Scene-based reasoning records:
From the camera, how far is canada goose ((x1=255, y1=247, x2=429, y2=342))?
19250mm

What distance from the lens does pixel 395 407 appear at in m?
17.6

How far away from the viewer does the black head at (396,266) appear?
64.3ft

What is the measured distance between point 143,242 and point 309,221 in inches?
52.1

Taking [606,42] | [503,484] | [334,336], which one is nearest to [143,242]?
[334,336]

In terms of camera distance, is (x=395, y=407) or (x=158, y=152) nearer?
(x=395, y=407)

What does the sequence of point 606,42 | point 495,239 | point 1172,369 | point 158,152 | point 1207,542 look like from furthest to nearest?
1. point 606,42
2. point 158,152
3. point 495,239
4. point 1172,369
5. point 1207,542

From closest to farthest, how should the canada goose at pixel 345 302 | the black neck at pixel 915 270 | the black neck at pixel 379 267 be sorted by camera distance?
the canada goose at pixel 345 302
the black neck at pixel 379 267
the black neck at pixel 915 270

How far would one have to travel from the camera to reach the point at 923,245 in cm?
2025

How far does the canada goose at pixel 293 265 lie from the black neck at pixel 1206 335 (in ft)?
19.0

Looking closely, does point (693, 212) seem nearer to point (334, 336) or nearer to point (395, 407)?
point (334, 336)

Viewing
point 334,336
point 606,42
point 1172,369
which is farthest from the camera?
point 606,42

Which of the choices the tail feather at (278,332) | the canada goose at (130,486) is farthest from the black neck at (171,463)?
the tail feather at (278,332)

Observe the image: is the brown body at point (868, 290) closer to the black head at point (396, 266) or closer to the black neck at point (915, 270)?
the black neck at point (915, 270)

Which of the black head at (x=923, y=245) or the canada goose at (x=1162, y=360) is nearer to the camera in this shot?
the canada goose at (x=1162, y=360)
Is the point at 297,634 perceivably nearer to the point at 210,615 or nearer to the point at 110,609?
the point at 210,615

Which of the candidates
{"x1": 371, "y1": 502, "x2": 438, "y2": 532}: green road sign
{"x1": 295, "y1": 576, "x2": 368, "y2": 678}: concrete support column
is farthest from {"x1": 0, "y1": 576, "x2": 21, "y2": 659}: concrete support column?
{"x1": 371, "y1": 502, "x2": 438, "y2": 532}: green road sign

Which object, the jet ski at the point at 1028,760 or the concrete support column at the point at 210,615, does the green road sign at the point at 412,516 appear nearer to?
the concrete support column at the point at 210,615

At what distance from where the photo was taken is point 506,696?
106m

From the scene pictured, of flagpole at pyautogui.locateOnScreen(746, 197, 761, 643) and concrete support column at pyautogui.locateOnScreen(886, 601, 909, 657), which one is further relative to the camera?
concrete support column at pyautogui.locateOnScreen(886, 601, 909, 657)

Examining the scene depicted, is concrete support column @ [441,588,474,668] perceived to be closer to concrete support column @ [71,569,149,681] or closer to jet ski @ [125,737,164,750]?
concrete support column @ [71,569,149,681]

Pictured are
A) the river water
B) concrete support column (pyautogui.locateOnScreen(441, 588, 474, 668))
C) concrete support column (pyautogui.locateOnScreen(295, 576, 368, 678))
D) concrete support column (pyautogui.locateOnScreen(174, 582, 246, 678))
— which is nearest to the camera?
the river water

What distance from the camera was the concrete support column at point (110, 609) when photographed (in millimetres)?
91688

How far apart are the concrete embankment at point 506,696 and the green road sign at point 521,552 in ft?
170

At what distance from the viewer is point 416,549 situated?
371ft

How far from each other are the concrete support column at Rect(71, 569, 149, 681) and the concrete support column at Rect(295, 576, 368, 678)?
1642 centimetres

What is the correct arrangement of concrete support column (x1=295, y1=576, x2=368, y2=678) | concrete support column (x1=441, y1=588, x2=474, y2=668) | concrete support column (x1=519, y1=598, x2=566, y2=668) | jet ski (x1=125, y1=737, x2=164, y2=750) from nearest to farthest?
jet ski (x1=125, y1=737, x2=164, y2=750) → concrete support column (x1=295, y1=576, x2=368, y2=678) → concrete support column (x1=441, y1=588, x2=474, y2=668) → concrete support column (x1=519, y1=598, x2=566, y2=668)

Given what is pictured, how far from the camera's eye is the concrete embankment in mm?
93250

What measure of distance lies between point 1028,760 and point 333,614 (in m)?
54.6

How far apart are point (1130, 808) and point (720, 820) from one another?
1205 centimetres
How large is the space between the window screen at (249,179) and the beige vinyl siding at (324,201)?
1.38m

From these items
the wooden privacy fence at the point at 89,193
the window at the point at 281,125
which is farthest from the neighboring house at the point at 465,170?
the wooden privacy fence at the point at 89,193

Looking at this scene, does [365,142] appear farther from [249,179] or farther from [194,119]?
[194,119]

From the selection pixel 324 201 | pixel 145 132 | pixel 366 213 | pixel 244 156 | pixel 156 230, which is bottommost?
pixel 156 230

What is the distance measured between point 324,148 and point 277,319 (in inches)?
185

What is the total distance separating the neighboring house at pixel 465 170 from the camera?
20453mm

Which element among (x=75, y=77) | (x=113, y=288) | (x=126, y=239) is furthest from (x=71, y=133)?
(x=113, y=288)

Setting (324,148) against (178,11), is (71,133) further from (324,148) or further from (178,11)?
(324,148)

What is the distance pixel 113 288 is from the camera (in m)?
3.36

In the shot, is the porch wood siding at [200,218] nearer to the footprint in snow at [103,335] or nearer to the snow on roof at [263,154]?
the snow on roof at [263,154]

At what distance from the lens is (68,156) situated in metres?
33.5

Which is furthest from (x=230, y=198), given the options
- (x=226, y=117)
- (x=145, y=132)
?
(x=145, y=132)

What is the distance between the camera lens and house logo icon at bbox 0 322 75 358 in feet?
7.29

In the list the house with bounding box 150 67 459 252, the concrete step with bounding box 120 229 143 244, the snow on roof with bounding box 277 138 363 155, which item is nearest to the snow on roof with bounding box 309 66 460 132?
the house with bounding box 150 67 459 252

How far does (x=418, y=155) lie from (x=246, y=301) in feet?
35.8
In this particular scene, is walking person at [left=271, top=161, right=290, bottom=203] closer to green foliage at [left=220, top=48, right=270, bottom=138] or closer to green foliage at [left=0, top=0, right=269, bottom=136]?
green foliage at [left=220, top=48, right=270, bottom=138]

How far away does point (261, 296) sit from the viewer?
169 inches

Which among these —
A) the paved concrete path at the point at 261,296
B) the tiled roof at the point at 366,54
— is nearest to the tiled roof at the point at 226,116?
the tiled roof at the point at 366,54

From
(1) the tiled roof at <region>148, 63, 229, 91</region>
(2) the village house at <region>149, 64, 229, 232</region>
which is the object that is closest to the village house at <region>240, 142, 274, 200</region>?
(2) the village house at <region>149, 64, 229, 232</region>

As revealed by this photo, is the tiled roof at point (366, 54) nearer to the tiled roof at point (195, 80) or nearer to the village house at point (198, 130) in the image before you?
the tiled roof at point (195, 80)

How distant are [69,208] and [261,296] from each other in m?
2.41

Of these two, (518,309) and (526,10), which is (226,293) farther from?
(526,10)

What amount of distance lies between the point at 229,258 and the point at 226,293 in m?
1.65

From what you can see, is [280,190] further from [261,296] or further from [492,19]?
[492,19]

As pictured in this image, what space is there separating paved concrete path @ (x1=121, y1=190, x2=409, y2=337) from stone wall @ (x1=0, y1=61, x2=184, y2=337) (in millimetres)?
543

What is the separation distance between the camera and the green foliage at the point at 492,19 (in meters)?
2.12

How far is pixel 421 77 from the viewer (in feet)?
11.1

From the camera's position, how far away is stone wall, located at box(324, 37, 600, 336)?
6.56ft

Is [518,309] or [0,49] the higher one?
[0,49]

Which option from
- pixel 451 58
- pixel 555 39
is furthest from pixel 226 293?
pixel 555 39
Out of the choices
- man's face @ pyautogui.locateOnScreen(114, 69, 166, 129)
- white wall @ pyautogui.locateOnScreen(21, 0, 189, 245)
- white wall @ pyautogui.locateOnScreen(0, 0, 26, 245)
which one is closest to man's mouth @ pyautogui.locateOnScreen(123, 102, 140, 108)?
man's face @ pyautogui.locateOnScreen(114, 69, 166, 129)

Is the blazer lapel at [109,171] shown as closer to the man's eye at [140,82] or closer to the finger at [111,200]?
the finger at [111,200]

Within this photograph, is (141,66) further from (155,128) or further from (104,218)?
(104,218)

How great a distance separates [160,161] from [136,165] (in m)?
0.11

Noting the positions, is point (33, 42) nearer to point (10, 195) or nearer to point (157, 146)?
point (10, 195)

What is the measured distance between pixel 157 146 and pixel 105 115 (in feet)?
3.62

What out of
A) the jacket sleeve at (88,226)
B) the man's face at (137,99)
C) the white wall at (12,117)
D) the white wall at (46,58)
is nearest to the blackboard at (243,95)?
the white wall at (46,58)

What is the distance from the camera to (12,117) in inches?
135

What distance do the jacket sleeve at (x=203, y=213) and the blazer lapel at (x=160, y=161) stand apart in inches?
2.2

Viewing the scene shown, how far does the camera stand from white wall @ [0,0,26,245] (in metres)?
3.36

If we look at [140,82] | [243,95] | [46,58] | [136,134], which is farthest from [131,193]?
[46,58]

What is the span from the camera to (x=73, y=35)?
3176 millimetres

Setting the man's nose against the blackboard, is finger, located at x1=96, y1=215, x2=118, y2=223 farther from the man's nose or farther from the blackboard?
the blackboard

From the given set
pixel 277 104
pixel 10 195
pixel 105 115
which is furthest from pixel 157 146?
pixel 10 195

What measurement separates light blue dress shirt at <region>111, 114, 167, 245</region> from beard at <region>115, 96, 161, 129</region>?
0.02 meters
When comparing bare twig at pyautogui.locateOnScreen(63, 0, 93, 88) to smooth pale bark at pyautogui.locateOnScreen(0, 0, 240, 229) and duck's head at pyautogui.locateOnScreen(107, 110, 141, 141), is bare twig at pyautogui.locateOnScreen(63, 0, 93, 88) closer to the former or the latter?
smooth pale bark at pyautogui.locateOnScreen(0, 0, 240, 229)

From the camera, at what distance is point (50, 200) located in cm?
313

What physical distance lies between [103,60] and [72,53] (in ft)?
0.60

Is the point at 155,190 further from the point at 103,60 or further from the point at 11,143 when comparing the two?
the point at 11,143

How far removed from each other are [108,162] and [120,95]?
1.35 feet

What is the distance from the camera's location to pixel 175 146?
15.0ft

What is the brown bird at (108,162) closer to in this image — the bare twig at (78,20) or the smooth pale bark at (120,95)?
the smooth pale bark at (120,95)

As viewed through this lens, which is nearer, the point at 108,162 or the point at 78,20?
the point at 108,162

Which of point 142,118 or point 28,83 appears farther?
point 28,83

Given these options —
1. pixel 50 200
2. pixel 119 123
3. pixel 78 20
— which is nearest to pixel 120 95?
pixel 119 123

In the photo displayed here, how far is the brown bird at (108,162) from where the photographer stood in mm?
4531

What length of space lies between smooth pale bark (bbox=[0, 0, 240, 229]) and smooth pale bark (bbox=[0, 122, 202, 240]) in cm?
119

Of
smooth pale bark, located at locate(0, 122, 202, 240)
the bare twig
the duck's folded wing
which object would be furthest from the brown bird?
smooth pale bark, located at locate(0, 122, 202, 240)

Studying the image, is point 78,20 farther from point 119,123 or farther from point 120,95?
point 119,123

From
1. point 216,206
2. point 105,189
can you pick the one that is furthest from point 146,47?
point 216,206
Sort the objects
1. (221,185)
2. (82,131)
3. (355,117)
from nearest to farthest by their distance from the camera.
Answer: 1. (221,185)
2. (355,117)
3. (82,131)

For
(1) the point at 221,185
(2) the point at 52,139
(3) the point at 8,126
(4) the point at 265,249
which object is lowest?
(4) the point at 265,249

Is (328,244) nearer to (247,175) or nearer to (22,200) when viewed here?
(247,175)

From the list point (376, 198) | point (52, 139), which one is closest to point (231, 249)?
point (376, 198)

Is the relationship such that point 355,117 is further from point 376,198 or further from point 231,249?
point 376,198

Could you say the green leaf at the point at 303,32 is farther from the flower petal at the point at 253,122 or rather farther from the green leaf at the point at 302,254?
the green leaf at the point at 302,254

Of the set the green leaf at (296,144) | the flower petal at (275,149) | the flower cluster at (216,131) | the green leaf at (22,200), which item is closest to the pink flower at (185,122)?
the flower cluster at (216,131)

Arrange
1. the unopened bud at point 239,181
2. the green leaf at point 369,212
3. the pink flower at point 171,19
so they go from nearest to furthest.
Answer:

Stated goal:
Write out the items from the line with "What out of" to the line with "0.02 meters", both included, keeping every line unchanged.

The completed task:
What out of
A) the jacket sleeve at (88,226)
B) the man's face at (137,99)
C) the white wall at (12,117)
D) the white wall at (46,58)
is nearest to the blackboard at (243,95)?
the white wall at (46,58)

What is the distance from the camera to (12,117) in inches?
135

What distance do the jacket sleeve at (x=203, y=213) and the blazer lapel at (x=160, y=161) stand apart in inches?
2.2

Viewing the scene shown, how far does the camera stand from white wall @ [0,0,26,245] (in metres)?
3.36

If we look at [140,82] | [243,95] | [46,58] | [136,134], which is farthest from [131,193]?
[46,58]

What is the span from the camera to (x=73, y=35)?
3176 millimetres

Setting the man's nose against the blackboard, is finger, located at x1=96, y1=215, x2=118, y2=223 farther from the man's nose or farther from the blackboard?
the blackboard

From the given set
pixel 277 104
pixel 10 195
pixel 105 115
which is furthest from pixel 157 146?
pixel 10 195

What measurement separates light blue dress shirt at <region>111, 114, 167, 245</region> from beard at <region>115, 96, 161, 129</region>?
0.02 meters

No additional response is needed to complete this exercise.